_Your objective_
Beginning with the line where "kingdom: Animalia" occurs, set down each line of the records through the final one, exactly and without additions.

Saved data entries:
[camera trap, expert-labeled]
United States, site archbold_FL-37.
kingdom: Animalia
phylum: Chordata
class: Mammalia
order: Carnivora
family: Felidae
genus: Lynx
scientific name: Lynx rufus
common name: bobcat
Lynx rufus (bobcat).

_Exercise solution_
kingdom: Animalia
phylum: Chordata
class: Mammalia
order: Carnivora
family: Felidae
genus: Lynx
scientific name: Lynx rufus
common name: bobcat
Lynx rufus (bobcat).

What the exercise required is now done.